Problem details: Rewrite the data below, replacing "wedding dress" with "bridal gown" and keeping everything else the same. Leave out the pictures.

The data:

____________________

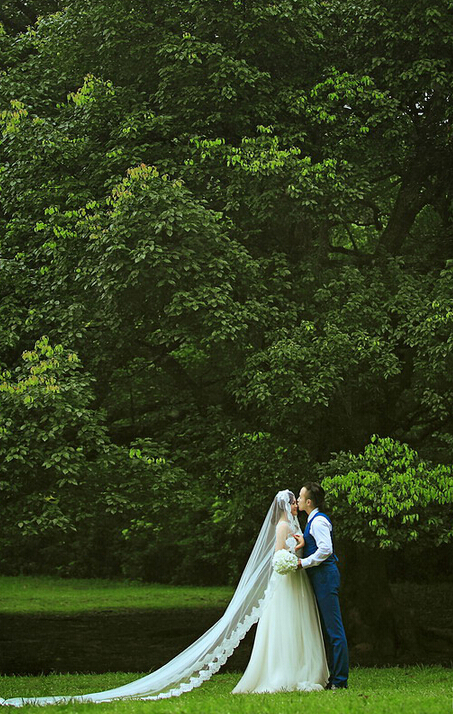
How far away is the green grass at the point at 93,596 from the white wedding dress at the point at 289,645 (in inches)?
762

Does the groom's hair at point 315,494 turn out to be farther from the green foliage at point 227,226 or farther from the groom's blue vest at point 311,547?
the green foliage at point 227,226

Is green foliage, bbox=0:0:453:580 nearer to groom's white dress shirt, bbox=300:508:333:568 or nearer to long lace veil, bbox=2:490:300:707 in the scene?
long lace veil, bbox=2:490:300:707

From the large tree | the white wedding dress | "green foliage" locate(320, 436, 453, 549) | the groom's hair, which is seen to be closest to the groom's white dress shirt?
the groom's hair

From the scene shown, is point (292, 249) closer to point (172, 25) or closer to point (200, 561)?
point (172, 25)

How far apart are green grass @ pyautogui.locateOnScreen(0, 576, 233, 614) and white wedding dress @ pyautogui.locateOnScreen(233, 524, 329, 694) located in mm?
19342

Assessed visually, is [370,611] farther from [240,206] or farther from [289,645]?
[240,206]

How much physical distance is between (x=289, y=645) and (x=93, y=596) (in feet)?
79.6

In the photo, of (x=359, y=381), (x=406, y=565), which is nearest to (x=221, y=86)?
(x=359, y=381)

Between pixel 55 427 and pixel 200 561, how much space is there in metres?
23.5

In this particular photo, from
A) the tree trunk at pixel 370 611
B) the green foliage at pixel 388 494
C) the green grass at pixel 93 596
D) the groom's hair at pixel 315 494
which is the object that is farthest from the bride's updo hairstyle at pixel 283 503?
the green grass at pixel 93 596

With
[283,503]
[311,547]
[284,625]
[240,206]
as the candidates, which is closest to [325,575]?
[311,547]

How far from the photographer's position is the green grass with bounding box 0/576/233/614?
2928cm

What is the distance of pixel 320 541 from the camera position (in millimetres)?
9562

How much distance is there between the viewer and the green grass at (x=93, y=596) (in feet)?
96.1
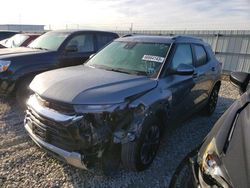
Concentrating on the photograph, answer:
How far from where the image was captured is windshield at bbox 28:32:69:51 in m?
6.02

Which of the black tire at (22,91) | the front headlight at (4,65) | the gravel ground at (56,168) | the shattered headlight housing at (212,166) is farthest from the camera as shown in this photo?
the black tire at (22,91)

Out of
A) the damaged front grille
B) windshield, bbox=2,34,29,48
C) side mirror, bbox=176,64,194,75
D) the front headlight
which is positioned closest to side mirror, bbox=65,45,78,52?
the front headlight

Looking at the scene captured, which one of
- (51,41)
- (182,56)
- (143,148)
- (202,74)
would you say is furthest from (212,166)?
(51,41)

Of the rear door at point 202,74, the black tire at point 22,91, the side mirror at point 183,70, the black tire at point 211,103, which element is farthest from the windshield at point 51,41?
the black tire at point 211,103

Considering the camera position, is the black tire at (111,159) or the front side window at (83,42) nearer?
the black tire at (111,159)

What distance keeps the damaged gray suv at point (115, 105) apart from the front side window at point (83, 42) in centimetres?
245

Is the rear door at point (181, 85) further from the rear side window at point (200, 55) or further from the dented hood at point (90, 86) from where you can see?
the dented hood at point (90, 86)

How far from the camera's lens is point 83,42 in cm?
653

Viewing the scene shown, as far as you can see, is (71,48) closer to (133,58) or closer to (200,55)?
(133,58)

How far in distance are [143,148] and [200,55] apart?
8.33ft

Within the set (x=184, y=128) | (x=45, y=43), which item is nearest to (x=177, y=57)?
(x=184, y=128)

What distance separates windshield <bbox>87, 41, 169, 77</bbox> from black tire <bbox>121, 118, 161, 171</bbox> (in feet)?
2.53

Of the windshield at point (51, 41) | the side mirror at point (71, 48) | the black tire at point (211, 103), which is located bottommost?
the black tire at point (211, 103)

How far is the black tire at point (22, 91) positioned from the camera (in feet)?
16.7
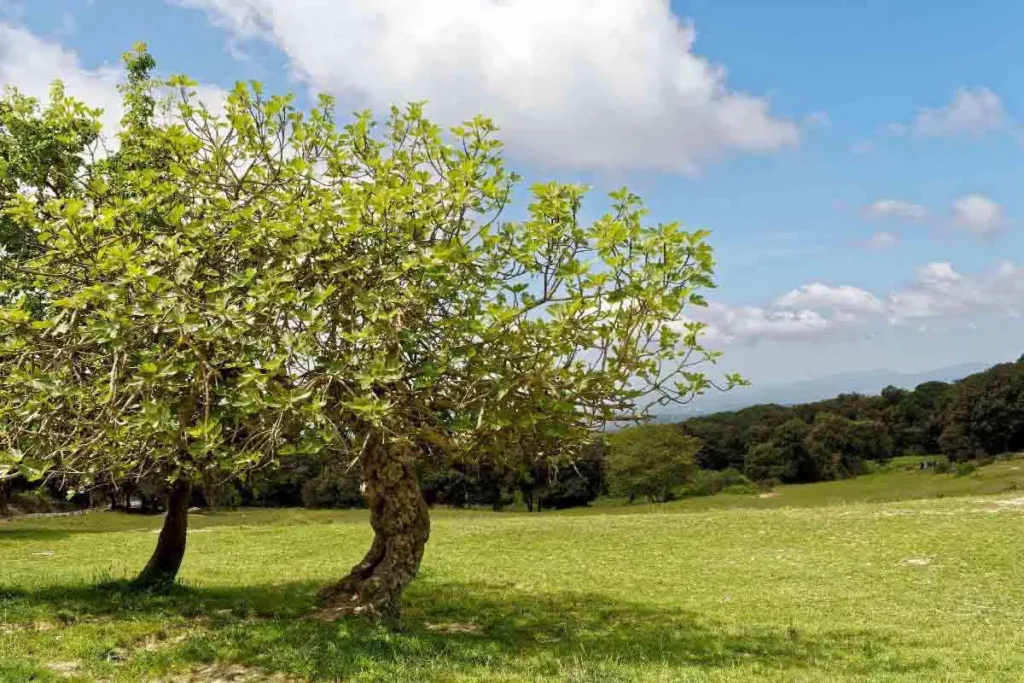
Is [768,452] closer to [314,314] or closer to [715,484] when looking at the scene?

____________________

Expected answer:
How far away is the green grass at the point at 93,596 from the white bridal gown at the point at 289,645 (in inches)?
762

Does the groom's hair at point 315,494 turn out to be farther from the green foliage at point 227,226 or farther from the groom's blue vest at point 311,547?
the green foliage at point 227,226

Is green foliage, bbox=0:0:453:580 nearer to groom's white dress shirt, bbox=300:508:333:568 or nearer to long lace veil, bbox=2:490:300:707 in the scene?
long lace veil, bbox=2:490:300:707

From the large tree | the white bridal gown | "green foliage" locate(320, 436, 453, 549) | the groom's hair, which is seen to be closest to the groom's white dress shirt?
the groom's hair

From the scene shown, is point (292, 249) closer to point (172, 25) or closer to point (200, 561)?
point (172, 25)

How far apart are green grass @ pyautogui.locateOnScreen(0, 576, 233, 614) and white bridal gown @ pyautogui.locateOnScreen(233, 524, 329, 694) located in mm?
19342

Assessed visually, is [370,611] farther from [240,206] or farther from [289,645]?
[240,206]

How much physical distance is between (x=289, y=645) and (x=93, y=596) (in feet)?
79.6

In the photo, of (x=359, y=381), (x=406, y=565), which is nearest to (x=221, y=86)?
(x=359, y=381)

Between pixel 55 427 and pixel 200 561, how much space is there in metres?
23.5

In this particular photo, from
A) the tree trunk at pixel 370 611
B) the green foliage at pixel 388 494
C) the green grass at pixel 93 596
D) the groom's hair at pixel 315 494
which is the object that is farthest from the bride's updo hairstyle at pixel 283 503?
the green grass at pixel 93 596

With
[283,503]
[311,547]
[284,625]
[240,206]
as the candidates, which is closest to [325,575]?
[311,547]

How far from the photographer's position is the green grass with bounding box 0/576/233/614?
2928cm

What is the distance of pixel 320 541 from the camera position (in millimetres)?
9562

How much distance is there between the viewer and the green grass at (x=93, y=596) (in feet)?
96.1
Concentrating on the photograph, answer:
How far from where the image was captured is windshield at bbox 28:32:69:51 in m?
6.02

Which of the black tire at (22,91) | the front headlight at (4,65) | the gravel ground at (56,168) | the shattered headlight housing at (212,166) is farthest from the camera as shown in this photo?
the black tire at (22,91)

Out of
A) the damaged front grille
B) windshield, bbox=2,34,29,48
C) side mirror, bbox=176,64,194,75
D) the front headlight
which is positioned closest to side mirror, bbox=65,45,78,52?
the front headlight

Looking at the scene captured, which one of
- (51,41)
- (182,56)
- (143,148)
- (202,74)
would you say is furthest from (212,166)?
(51,41)

Of the rear door at point 202,74, the black tire at point 22,91, the side mirror at point 183,70, the black tire at point 211,103, which element is farthest from the windshield at point 51,41?
the black tire at point 211,103

Considering the camera position, is the black tire at (111,159) or the front side window at (83,42) nearer?
the black tire at (111,159)

What distance keeps the damaged gray suv at point (115, 105) apart from the front side window at point (83, 42) in centimetres?
245

Is the rear door at point (181, 85) further from the rear side window at point (200, 55) or further from the dented hood at point (90, 86) from where you can see?
the dented hood at point (90, 86)

How far from the camera's lens is point 83,42 in cm?
653

Viewing the scene shown, as far as you can see, is (71,48) closer to (133,58) or closer to (200,55)?
(133,58)

How far in distance are [143,148] and [200,55] apart?
8.33ft

Within the set (x=184, y=128) | (x=45, y=43), which item is nearest to (x=177, y=57)?
(x=184, y=128)

What distance separates windshield <bbox>87, 41, 169, 77</bbox> from black tire <bbox>121, 118, 161, 171</bbox> (in feet)?
2.53

Of the windshield at point (51, 41) | the side mirror at point (71, 48) | the black tire at point (211, 103), which is located bottommost?
the black tire at point (211, 103)

How far is the black tire at point (22, 91) positioned from the camera (in feet)?
16.7
Is [768,452] closer to [314,314] or closer to [715,484] when looking at the scene?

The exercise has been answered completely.